* begin Material provided *
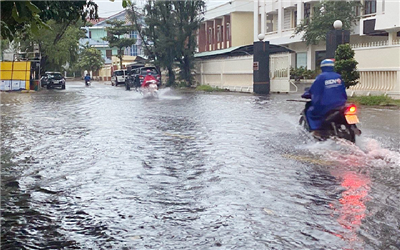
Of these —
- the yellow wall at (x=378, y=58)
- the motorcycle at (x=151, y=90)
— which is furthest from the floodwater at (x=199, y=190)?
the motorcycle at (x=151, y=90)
* end Material provided *
* begin Material provided *
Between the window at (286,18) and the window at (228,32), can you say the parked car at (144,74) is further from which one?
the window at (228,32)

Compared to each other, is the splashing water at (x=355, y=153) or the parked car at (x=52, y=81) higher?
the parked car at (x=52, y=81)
* end Material provided *
**What you should do**
Return every line of the data above that contains the word "which", copying each line in full. Matching is case-sensitive.

**Answer**
— which is furthest from the floodwater at (x=199, y=190)?
Between the window at (286,18) and the window at (228,32), can you say the parked car at (144,74) is further from which one?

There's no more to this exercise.